Ce contenu a été mis à jour le 28 novembre 2019 à 16 h 47 min.

Commentaires

1 commentaires pour “La raison d’être des entreprises couronne l’actionnaire actif”

Jean Sidoni

5 septembre 2019 à 12 h 45 min

Merci pout le partage de cet article, qui montre une volonté affichée de certains dirigeants de considérer le contrat de société sous le prisme d’un solidarisme contractuel qui semble tout juste découvert. Ce positionnement appelle deux observations.

D’abord, un euphémisme, le manque de compétence juridique des dirigeants, insusceptibles d’assimiler pleinement et maîtriser le Droit applicable à leur entreprise. En effet, annoncer une Directive européenne SRD au 10 juin, échéance de transposition (déjà effectuée en partie dans de nombreux Etats membres, dont la France avec la loi PACTE) démontre l’incapacité totale des professionnels de la gestion, quel que soit leur niveau ou leur parcours, à maîtriser le Droit applicable comme son articulation.
* * * *
CONSIGNE ÉCRITE 1: Résumez en deux phrases le commentaire sur la raison d'être des entreprises.

[Données de questions de raisonnement spatial]
* * * *
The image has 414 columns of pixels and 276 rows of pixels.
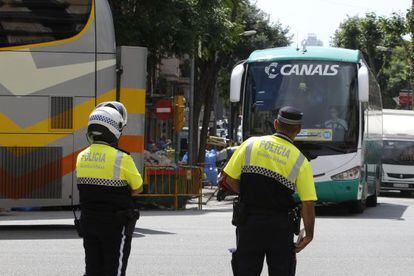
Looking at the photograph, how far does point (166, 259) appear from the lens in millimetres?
12672

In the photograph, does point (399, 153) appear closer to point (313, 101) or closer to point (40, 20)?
point (313, 101)

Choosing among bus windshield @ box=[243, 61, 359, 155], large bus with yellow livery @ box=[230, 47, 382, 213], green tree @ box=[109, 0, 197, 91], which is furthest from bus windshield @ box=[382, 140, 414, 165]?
bus windshield @ box=[243, 61, 359, 155]

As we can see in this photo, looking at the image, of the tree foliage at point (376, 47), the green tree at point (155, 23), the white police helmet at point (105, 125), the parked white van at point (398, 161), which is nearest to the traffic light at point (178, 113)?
the green tree at point (155, 23)

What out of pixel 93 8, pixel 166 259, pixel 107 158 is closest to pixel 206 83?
pixel 93 8

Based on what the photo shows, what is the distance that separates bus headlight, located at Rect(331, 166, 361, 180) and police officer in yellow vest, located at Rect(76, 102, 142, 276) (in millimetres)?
13647

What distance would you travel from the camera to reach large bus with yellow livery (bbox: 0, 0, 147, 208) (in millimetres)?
15781

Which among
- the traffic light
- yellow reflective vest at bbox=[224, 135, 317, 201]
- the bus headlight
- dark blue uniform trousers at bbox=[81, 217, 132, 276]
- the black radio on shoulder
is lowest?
the traffic light

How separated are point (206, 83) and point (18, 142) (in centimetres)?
2167

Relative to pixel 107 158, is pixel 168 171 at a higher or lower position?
lower

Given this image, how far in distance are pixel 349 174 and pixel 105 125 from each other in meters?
13.9

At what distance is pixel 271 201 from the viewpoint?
7117 mm

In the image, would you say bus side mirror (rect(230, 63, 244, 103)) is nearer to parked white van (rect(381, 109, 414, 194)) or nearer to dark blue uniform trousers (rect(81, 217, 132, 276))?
dark blue uniform trousers (rect(81, 217, 132, 276))

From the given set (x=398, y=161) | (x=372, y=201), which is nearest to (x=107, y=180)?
(x=372, y=201)

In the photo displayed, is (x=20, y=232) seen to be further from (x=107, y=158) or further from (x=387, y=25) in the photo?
(x=387, y=25)
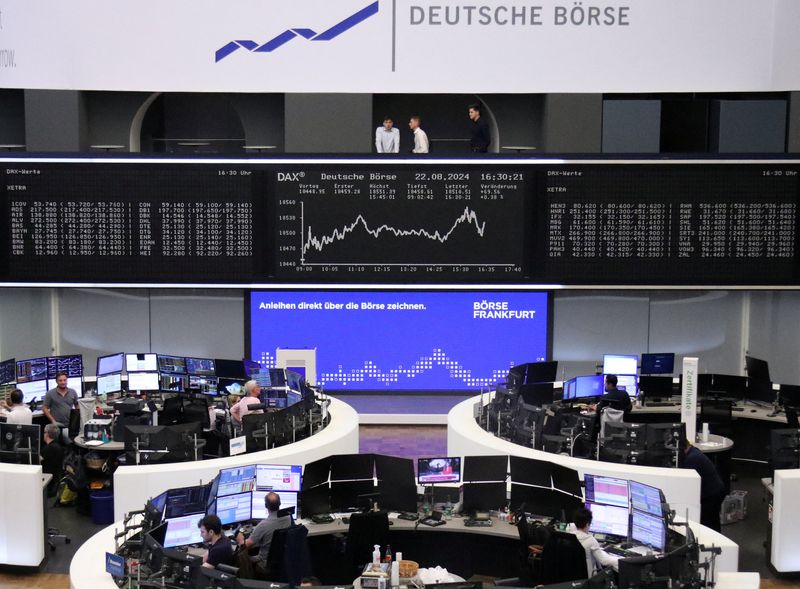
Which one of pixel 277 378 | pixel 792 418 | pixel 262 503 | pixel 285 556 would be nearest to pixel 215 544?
pixel 285 556

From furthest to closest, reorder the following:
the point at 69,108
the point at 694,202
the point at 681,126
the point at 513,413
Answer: the point at 681,126 → the point at 69,108 → the point at 694,202 → the point at 513,413

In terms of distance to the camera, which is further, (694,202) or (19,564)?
(694,202)

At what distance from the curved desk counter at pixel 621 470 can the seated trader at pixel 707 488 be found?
0.61 metres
* * * *
CONSIGNE ÉCRITE 2: Transcrivez à l'identique les lignes des enregistrements, de celle qui contient « From the given » jusqu'à la fin des enregistrements, bornes incluses, en omettant les images.

RÉSULTAT ATTENDU 1: Jean Sidoni remercie pour le partage d'un article qui montre la volonté affichée de certains dirigeants de considérer le contrat de société sous le prisme d'un solidarisme contractuel qui semble tout juste découvert. Il relève d'abord le manque de compétence juridique des dirigeants, dont témoigne l'annonce de la Directive européenne SRD au 10 juin, échéance de transposition déjà en partie effectuée dans de nombreux États membres, dont la France avec la loi PACTE.

RÉSULTAT ATTENDU 2:
From the given set (x=398, y=161) | (x=372, y=201), which is nearest to (x=107, y=180)?
(x=372, y=201)

In the photo displayed, is (x=20, y=232) seen to be further from (x=107, y=158) or further from (x=387, y=25) in the photo?
(x=387, y=25)
Which one of pixel 277 378 | pixel 792 418 | pixel 262 503 | pixel 285 556 would be nearest to pixel 215 544?
pixel 285 556

From furthest to closest, reorder the following:
the point at 69,108
the point at 694,202
the point at 681,126
the point at 513,413
Answer: the point at 681,126 → the point at 69,108 → the point at 694,202 → the point at 513,413

In terms of distance to the camera, which is further, (694,202) or (19,564)?
(694,202)

At what distance from the curved desk counter at pixel 621 470 can the seated trader at pixel 707 488 be found?
0.61 metres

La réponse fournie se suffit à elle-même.